3) One-Group Pretest-Posttest Design

O X O

So here we have observed a single group, once before and once after a treatment. Campbell and Stanley (1963) discuss in detail the various sources of invalidity that are not controlled in such a design and hence could lead to incorrect conclusions one might draw about the 'effect' of treatment X. An obvious one is that we have no idea whether the change from the pre- to the post-treatment could also have happened in the absence of X (for other reasons, such as 'maturation').

Leaving this aside for now, for this design, we can compute

d = (m_post - m_pre) / sd_pre,

that is, measure "SMCR". We can think of the pre-treatment observation as the 'control' observation and the post-treatment observation as the 'treatment' observation. In that sense, this d-value is comparable to that from designs 1 and 2. Again, using raw score standardization is crucial.

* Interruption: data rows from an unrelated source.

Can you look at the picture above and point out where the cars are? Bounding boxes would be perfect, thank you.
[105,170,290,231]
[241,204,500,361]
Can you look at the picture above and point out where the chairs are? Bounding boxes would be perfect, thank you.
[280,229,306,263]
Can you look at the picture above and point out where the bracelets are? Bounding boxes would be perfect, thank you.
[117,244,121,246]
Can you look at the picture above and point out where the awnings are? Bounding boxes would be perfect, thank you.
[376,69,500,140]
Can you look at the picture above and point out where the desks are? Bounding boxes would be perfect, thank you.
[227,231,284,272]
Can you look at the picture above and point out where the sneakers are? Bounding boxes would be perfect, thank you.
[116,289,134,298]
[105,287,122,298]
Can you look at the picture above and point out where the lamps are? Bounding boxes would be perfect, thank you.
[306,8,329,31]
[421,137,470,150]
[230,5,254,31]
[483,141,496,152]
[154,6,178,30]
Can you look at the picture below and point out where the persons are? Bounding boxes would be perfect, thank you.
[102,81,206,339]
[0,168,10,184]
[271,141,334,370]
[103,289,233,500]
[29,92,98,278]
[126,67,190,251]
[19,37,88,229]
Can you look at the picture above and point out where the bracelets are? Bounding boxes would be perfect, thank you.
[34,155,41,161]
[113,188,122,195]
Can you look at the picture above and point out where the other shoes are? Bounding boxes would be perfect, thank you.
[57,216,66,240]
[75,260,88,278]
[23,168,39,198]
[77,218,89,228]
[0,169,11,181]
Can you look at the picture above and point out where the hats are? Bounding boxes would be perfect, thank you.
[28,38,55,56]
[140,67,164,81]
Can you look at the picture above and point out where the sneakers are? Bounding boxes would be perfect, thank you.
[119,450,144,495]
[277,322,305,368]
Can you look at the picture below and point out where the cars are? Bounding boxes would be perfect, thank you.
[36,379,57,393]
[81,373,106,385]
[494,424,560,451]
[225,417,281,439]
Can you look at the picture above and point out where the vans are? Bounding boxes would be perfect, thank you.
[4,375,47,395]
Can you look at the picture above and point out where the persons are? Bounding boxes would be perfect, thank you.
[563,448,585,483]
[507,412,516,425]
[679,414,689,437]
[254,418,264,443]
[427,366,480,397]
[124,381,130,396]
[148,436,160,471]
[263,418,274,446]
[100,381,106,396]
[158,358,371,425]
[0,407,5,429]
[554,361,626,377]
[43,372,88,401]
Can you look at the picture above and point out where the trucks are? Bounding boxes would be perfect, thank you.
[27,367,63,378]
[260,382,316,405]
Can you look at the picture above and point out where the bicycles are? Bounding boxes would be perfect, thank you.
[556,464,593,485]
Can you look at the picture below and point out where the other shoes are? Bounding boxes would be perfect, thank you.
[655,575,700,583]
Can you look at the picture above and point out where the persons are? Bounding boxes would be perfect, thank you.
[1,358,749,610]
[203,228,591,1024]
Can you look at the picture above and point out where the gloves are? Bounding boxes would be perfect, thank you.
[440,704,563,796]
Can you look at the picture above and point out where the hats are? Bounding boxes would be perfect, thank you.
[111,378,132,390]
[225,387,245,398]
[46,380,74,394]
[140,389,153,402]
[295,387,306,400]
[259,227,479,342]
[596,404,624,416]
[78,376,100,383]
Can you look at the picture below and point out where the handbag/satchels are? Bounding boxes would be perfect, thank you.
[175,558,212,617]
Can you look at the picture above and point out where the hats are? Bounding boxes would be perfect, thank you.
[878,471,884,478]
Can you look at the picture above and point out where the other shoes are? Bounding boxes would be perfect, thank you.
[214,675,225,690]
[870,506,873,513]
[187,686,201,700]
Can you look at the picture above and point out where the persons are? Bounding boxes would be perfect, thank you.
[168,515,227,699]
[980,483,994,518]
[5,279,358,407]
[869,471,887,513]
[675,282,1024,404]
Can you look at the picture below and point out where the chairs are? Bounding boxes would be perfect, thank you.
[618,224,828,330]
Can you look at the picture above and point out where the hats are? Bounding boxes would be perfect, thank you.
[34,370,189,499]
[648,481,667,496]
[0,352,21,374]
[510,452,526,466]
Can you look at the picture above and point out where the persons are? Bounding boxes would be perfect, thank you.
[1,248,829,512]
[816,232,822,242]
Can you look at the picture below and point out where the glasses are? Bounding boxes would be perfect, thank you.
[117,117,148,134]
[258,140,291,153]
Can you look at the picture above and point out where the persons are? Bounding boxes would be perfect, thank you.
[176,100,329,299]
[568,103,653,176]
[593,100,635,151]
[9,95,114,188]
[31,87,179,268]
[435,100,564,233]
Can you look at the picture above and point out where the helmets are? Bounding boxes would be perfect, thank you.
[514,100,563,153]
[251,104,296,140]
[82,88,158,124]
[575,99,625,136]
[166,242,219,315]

As noted above, there are all kinds of issues with design 3 that make it a much weaker design than 1 and 2 (again, see Campbell and Stanley, 1963). To what extent these issues affect the d-values in any particular case is difficult to say. However, given enough d-values from design 3 and the other designs, we can also approach this issue empirically. That is, we code as a moderator the design type and then examine in a meta-regression analysis to what extent there are systematic differences between d-values obtained from the various designs.

One has to be cautious when doing this exercise, since the results from such a moderator analysis are 'observational' in themselves. So there could be all kinds of other differences between studies using different designs, unrelated to the sources of invalidity discussed by Campbell and Stanley, that could lead to systematic differences in the d-values between different design types. But at least it is a somewhat more principled approach to addressing the question to what extent d-values from this design can be combined with those from the other designs.

I hope this addresses your question. I wrote this up in some detail, since this is definitely a FAQ and hope to refer people to this post in the future whenever this question comes up again.

Best,
Wolfgang